Surveillance report: Avian influenza overview November 2018 - February 2019
The “Avian influenza overview” report is published quarterly and provide an update of the developments of avian influenza viruses in EU/EEA and worldwide, in particular with a view to describe the evolution of virus spread from certain regions towards the EU. In case of significant changes in the epidemiology of avian influenza, these reports could be needed more frequently.
The report is published jointly by the European Food Safety Authority (EFSA), the European Centre for Disease Prevention and Control (ECDC) and the European Union Reference Laboratory for Avian influenza (EURL). Avian influenza is an infectious viral disease in birds, including domestic poultry. Avian influenza is mainly found in birds, but under certain circumstances infections can also occur in humans even though the risk is generally very low.

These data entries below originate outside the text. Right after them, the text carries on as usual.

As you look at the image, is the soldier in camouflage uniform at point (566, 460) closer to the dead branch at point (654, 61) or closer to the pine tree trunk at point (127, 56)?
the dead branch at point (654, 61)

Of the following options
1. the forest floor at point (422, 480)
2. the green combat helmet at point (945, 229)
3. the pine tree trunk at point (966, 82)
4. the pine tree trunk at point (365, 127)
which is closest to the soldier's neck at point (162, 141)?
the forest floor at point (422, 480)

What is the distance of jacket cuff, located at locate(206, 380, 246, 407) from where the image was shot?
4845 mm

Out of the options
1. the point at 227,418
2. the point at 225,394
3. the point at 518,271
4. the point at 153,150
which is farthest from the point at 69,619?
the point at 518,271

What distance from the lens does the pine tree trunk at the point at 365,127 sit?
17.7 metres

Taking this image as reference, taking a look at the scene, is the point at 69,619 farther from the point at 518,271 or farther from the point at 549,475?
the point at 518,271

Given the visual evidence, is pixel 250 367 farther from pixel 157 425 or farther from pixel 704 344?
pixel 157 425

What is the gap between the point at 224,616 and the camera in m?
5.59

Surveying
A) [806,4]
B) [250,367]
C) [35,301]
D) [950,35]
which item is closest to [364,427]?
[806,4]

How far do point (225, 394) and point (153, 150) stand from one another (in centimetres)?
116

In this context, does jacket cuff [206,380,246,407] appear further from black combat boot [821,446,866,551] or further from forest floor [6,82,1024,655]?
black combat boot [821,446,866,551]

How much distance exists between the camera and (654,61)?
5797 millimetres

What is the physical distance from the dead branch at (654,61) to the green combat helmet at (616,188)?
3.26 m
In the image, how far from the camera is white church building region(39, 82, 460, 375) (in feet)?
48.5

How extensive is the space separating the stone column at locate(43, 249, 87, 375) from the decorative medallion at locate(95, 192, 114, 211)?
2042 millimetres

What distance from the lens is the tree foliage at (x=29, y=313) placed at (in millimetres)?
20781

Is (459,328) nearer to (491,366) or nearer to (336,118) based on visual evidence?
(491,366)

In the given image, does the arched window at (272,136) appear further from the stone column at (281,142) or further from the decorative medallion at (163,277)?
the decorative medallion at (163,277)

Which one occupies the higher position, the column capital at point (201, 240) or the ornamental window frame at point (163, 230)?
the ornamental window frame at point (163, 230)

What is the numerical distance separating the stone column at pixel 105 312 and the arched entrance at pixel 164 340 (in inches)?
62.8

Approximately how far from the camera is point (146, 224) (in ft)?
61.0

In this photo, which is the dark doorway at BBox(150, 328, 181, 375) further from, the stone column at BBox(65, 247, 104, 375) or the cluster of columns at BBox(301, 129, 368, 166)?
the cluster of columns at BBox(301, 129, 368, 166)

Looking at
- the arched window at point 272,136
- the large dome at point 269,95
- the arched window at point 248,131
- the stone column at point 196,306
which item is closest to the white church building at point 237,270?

No human infections due to highly pathogenic avian influenza (HPAI) A(H5N8) or A(H5N6) viruses - detected in wild birds and poultry outbreaks in Europe - have been reported so far and the risk of zoonotic transmission to the general public in Europe is considered very low. Between 16 November 2018 and 15 February 2019, two HPAI A(H5N8) outbreaks in poultry establishments in Bulgaria, two HPAI A(H5N6) outbreaks in wild birds in Denmark and one low pathogenic avian influenza (LPAI) A(H5N3) in captive birds in the Netherlands were reported in the European Union (EU). Genetic characterisation of the HPAI A(H5N6) viruses reveals that they cluster with the A(H5N6) viruses that have been circulating in Europe since December 2017. The wild bird species involved were birds of prey and were likely infected due to hunting or scavenging infected wild waterfowl. However, HPAI virus was not detected in other wild birds during this period. Outside the EU, two HPAI outbreaks were reported in poultry during the reporting period from western Russia. Sequence information on an HPAI A(H5N6) virus found in a common gull in western Russia in October 2018 suggests that the virus clusters within clade 18.104.22.168c and is closely related to viruses that transmitted zoonotically in China. An increasing number of outbreaks in poultry and wild birds in Asia, Africa and the Middle East was observed during the time period for this report. Currently there is no evidence of a new HPAI virus incursion from Asia into Europe. However, passive surveillance systems may not be sensitive enough if the prevalence or case fatality in wild birds is very low. Nevertheless, it is important to encourage and maintain a certain level of passive surveillance in Europe testing single sick or dead wild birds and birds of prey as they may be sensitive sentinel species for the presence of HPAI virus in the environment. A well-targeted active surveillance might complement passive surveillance to collect information on HPAI infectious status of apparently healthy wild bird populations.